Activity – Write the data out again, character for character, with no images.

Saved entries –
[Start of section]

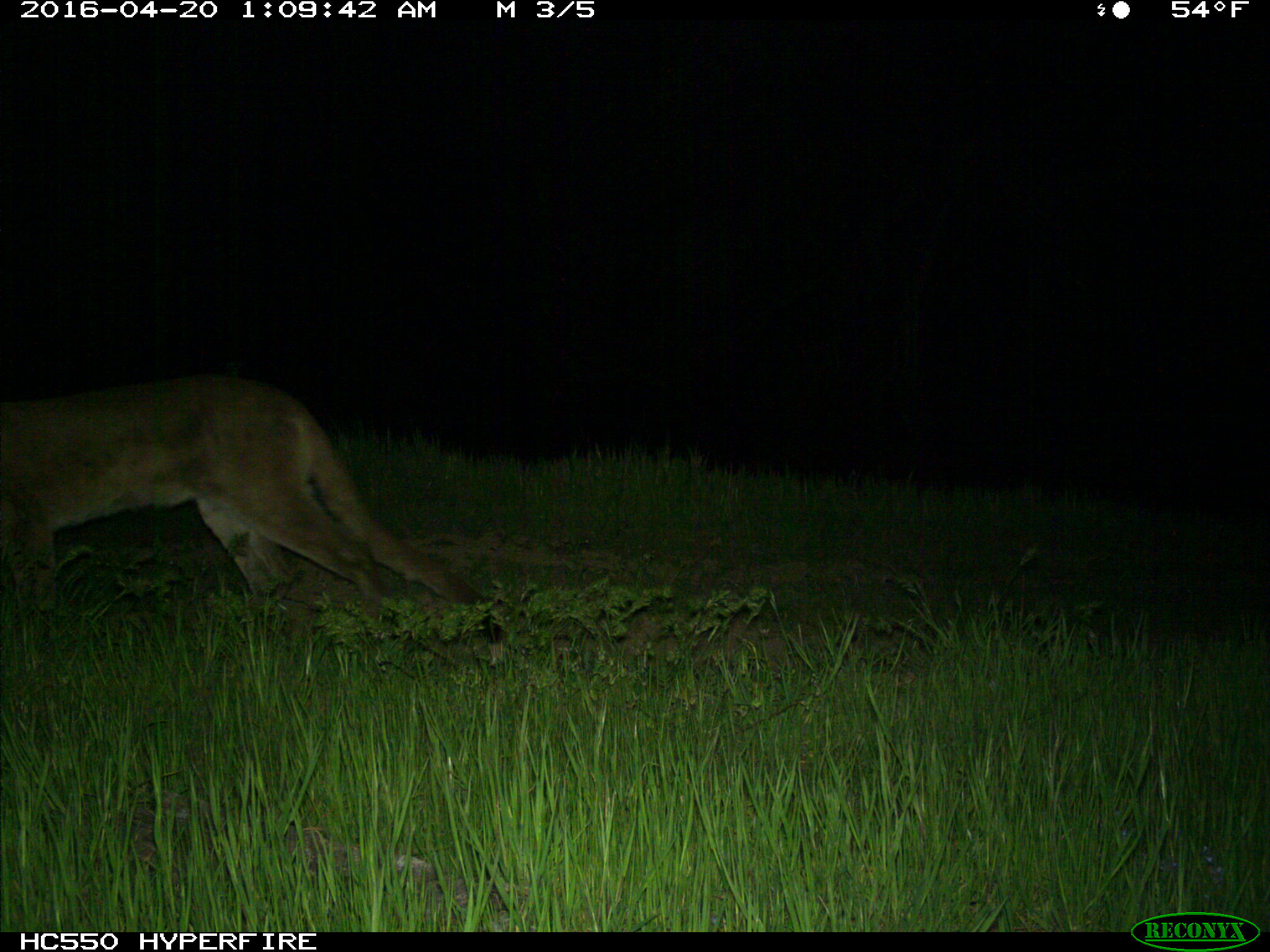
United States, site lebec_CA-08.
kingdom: Animalia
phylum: Chordata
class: Mammalia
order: Carnivora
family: Felidae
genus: Puma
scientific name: Puma concolor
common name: mountain lion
Puma concolor (mountain lion).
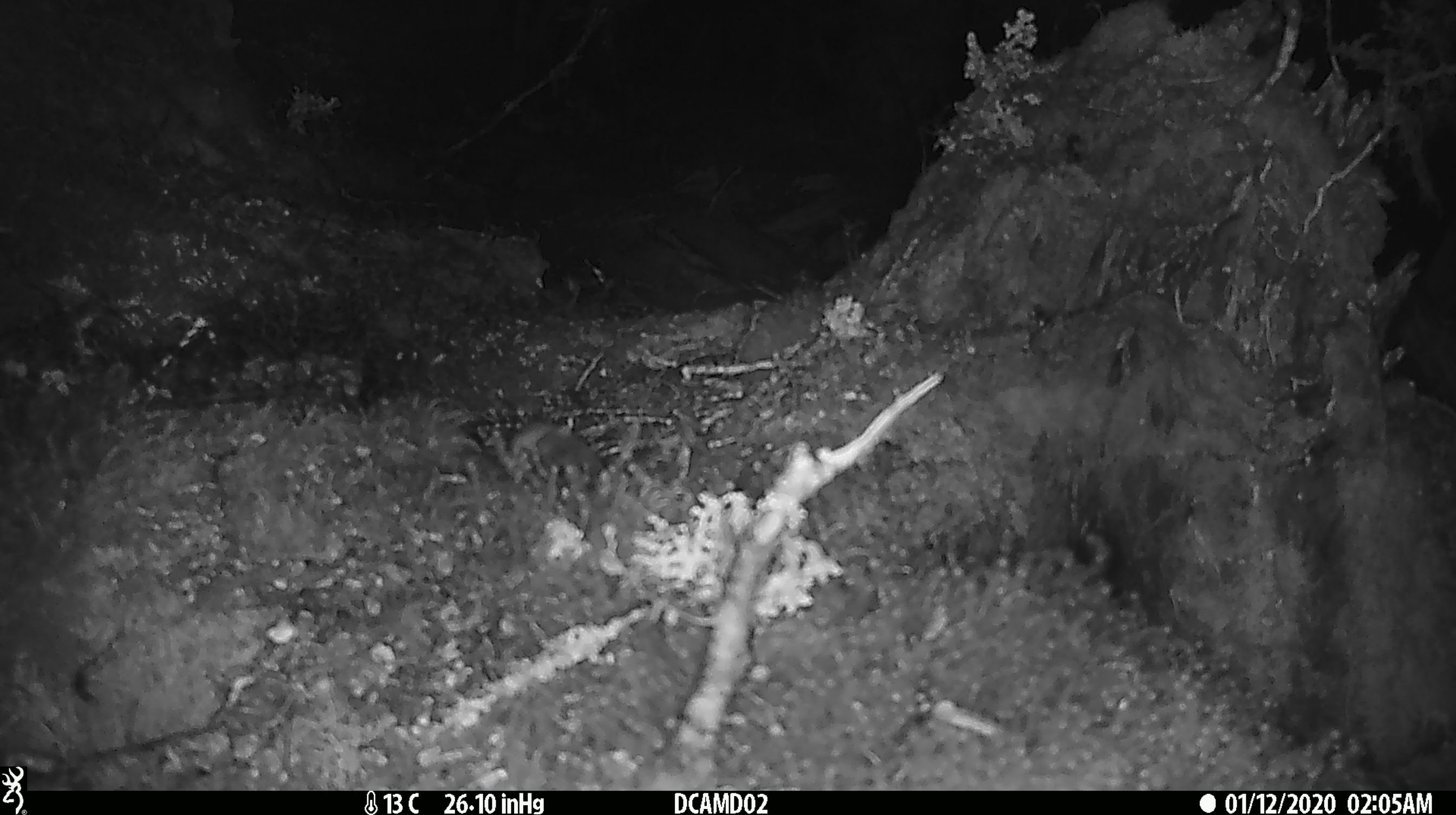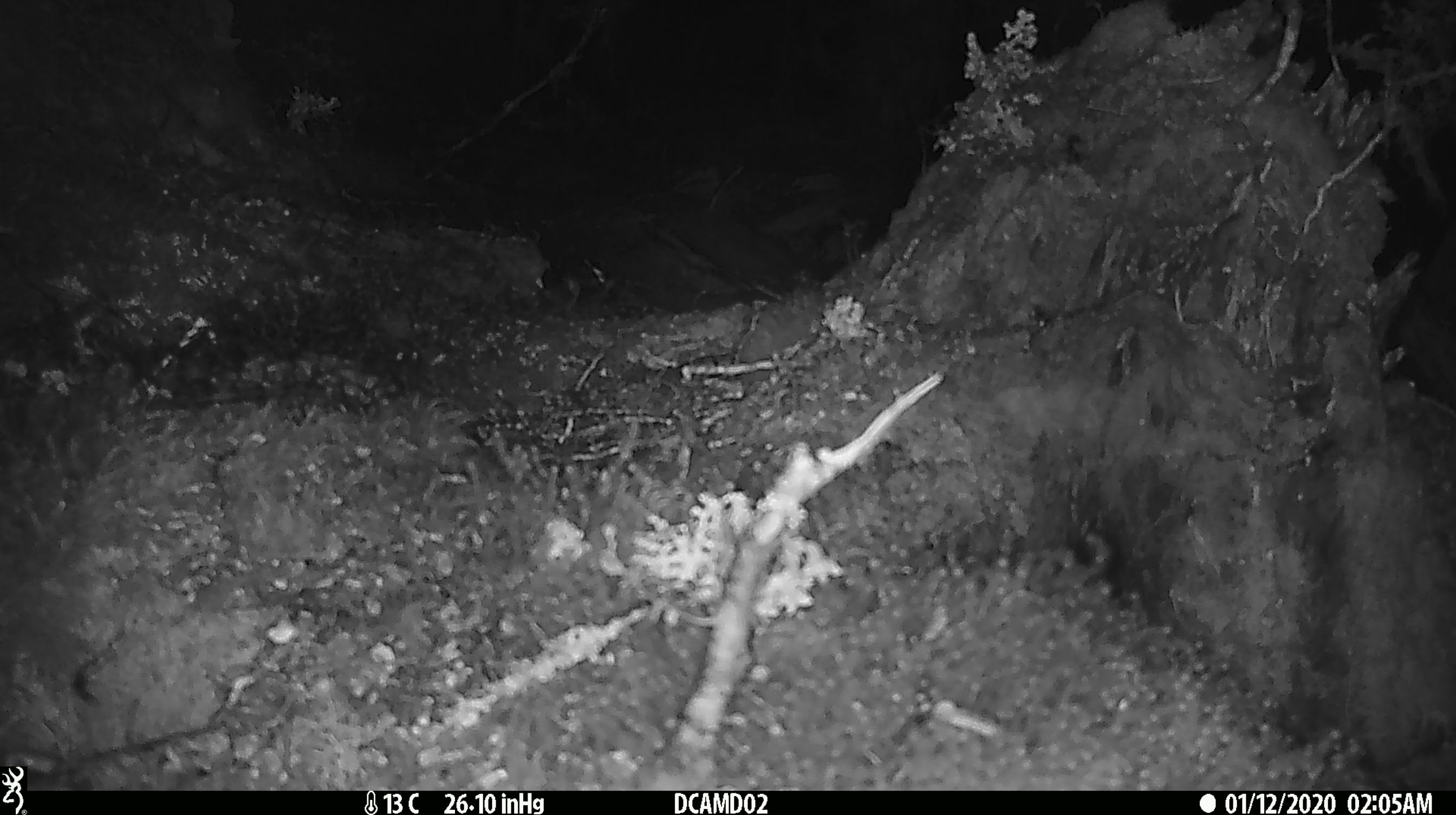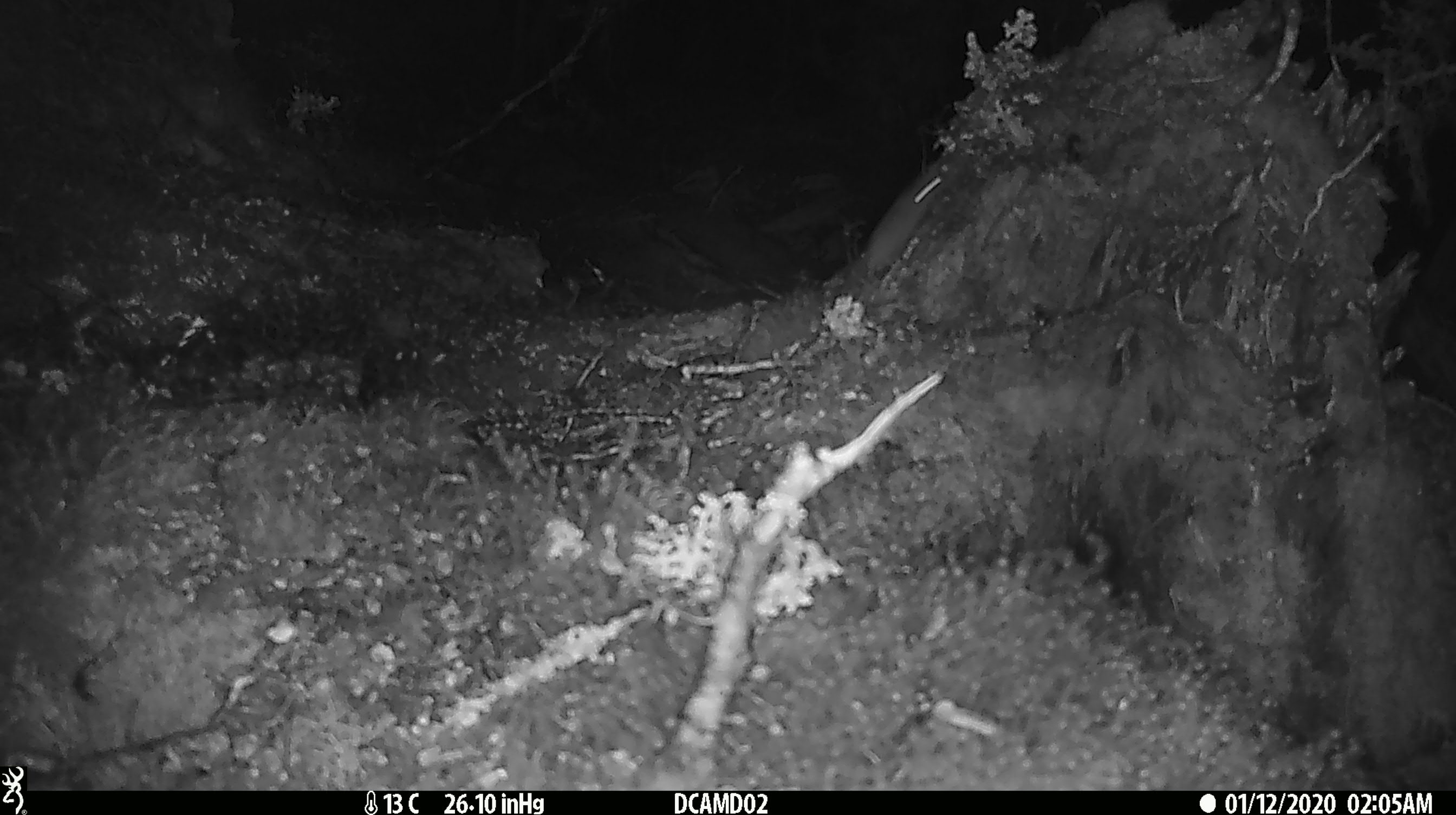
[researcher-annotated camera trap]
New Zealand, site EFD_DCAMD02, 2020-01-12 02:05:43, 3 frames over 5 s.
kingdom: Animalia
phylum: Chordata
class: Mammalia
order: Rodentia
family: Muridae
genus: Mus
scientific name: Mus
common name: mouse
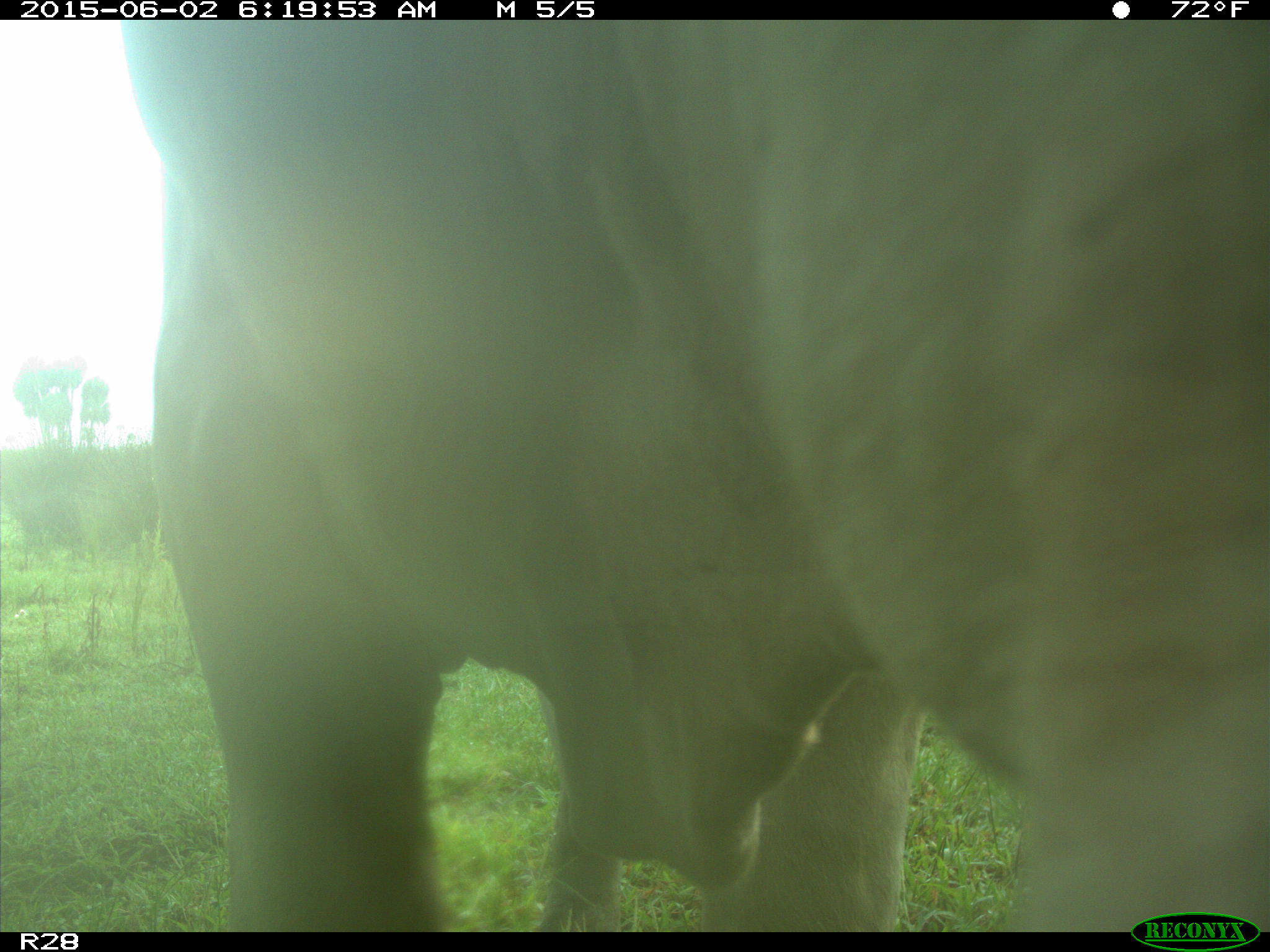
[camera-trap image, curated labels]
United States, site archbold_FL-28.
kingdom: Animalia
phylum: Chordata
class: Mammalia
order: Artiodactyla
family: Bovidae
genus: Bos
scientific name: Bos taurus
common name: domestic cow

[End of section]

Task solution –
United States, site lebec_CA-08.
kingdom: Animalia
phylum: Chordata
class: Mammalia
order: Carnivora
family: Felidae
genus: Puma
scientific name: Puma concolor
common name: mountain lion
Puma concolor (mountain lion).
[researcher-annotated camera trap]
New Zealand, site EFD_DCAMD02, 2020-01-12 02:05:43, 3 frames over 5 s.
kingdom: Animalia
phylum: Chordata
class: Mammalia
order: Rodentia
family: Muridae
genus: Mus
scientific name: Mus
common name: mouse
[camera-trap image, curated labels]
United States, site archbold_FL-28.
kingdom: Animalia
phylum: Chordata
class: Mammalia
order: Artiodactyla
family: Bovidae
genus: Bos
scientific name: Bos taurus
common name: domestic cow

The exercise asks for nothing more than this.